One key issue is the ownership of an individual's DNA and the data
produced when that DNA is sequenced.[176] Regarding the DNA molecule itself, the leading legal case on this topic, Moore v. Regents of the University of California
(1990) ruled that individuals have no property rights to discarded
cells or any profits made using these cells (for instance, as a patented
cell line).
However, individuals have a right to informed consent regarding removal
and use of cells. Regarding the data produced through DNA sequencing, Moore gives the individual no rights to the information derived from their DNA.
As DNA sequencing becomes more widespread, the storage, security and sharing of genomic data has also become more important. For instance, one concern is that insurers may use an individual's
genomic data to modify their quote, depending on the perceived future
health of the individual based on their DNA. In May 2008, the Genetic Information Nondiscrimination Act
(GINA) was signed in the United States, prohibiting discrimination on
the basis of genetic information with respect to health insurance and
employment. In 2012, the US Presidential Commission for the Study of Bioethical Issues reported that existing privacy legislation for DNA sequencing data such as GINA and the Health Insurance Portability and Accountability Act
were insufficient, noting that whole-genome sequencing data was
particularly sensitive, as it could be used to identify not only the
individual from which the data was created, but also their relatives.
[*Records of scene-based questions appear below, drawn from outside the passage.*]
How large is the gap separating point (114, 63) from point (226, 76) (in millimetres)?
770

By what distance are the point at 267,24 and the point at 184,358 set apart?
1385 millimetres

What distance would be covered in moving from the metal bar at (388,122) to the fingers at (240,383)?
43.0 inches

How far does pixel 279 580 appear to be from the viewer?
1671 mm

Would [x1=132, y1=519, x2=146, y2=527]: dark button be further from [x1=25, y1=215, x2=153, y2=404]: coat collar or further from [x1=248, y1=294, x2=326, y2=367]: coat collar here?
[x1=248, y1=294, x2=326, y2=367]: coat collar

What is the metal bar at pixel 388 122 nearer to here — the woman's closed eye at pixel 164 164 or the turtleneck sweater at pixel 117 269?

In most of the United States, DNA that is "abandoned", such as
that found on a licked stamp or envelope, coffee cup, cigarette, chewing
gum, household trash, or hair that has fallen on a public sidewalk, may
legally be collected and sequenced by anyone, including the police,
private investigators, political opponents, or people involved in
paternity disputes. As of 2013, eleven states have laws that can be
interpreted to prohibit "DNA theft".
Ethical issues have also been raised by the increasing use of
genetic variation screening, both in newborns, and in adults by
companies such as 23andMe. It has been asserted that screening for genetic variations can be harmful, increasing anxiety in individuals who have been found to have an increased risk of disease. For example, in one case noted in Time, doctors screening an ill baby for genetic variants chose not to inform the parents of an unrelated variant linked to dementia due to the harm it would cause to the parents. However, a 2011 study in The New England Journal of Medicine has shown that individuals undergoing disease risk profiling did not show increased levels of anxiety. Also, the development of Next Generation sequencing technologies such
as Nanopore based sequencing has also raised further ethical concerns.